# [TASK GOAL]
Reproduce every one of the rows below character for character, keeping each line as it appears.

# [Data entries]
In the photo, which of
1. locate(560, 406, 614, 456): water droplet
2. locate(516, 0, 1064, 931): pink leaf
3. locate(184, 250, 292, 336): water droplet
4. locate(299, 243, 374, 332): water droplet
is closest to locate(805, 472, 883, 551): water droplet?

# [WORKED SOLUTION]
In the photo, which of
1. locate(560, 406, 614, 456): water droplet
2. locate(516, 0, 1064, 931): pink leaf
3. locate(184, 250, 292, 336): water droplet
4. locate(299, 243, 374, 332): water droplet
is closest to locate(805, 472, 883, 551): water droplet?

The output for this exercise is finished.